Will you repeat every one of the items below word for word, leaving out the pictures?
----- Material
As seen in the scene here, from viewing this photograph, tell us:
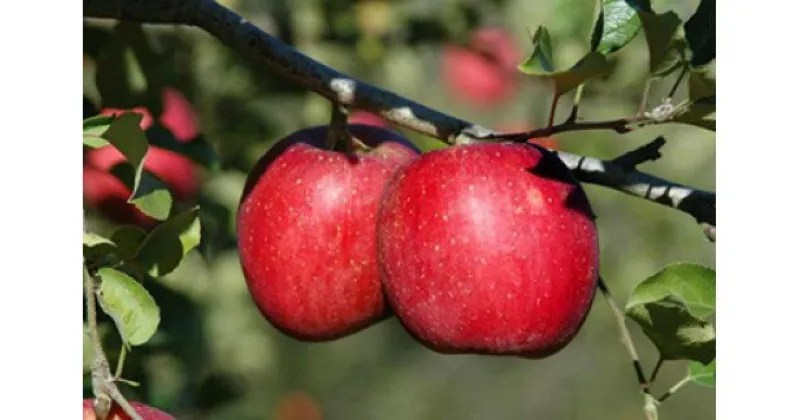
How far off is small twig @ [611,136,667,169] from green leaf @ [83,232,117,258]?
386 millimetres

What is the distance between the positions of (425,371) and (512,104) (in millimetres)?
1026

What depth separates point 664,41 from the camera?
0.85 metres

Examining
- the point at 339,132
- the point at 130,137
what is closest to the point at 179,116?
the point at 339,132

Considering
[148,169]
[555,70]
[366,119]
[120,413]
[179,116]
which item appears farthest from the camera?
[366,119]

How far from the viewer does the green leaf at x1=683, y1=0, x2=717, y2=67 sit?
85 cm

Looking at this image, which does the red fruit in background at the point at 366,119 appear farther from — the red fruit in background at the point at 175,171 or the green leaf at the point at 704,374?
the green leaf at the point at 704,374

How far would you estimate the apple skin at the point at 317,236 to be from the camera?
40.6 inches

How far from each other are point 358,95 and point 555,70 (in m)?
0.29

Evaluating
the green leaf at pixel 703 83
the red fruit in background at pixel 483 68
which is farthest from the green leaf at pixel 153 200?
the red fruit in background at pixel 483 68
----------
Task solution:
As seen in the scene here, from viewing this photograph, tell us:
How far off is small twig @ [611,136,667,169] from green leaf @ [83,232,117,258]?
386 millimetres

What is the distance between the positions of (425,371) and (512,104) (in millimetres)?
1026

What depth separates point 664,41 from the camera?
0.85 metres

Examining
- the point at 339,132
- the point at 130,137
what is closest to the point at 179,116?
the point at 339,132

Considering
[148,169]
[555,70]
[366,119]
[120,413]
[179,116]
which item appears farthest from the camera?
[366,119]

How far from the viewer does the green leaf at x1=683, y1=0, x2=717, y2=67 sit?
85 cm

Looking at this image, which does the red fruit in background at the point at 366,119 appear farther from — the red fruit in background at the point at 175,171 or the green leaf at the point at 704,374?
the green leaf at the point at 704,374

How far would you estimate the apple skin at the point at 317,236 to be from the camera?
40.6 inches

How far from each other are point 358,95 and point 555,70 (in m)?
0.29

Evaluating
the green leaf at pixel 703 83
the red fruit in background at pixel 483 68
which is farthest from the green leaf at pixel 153 200?
the red fruit in background at pixel 483 68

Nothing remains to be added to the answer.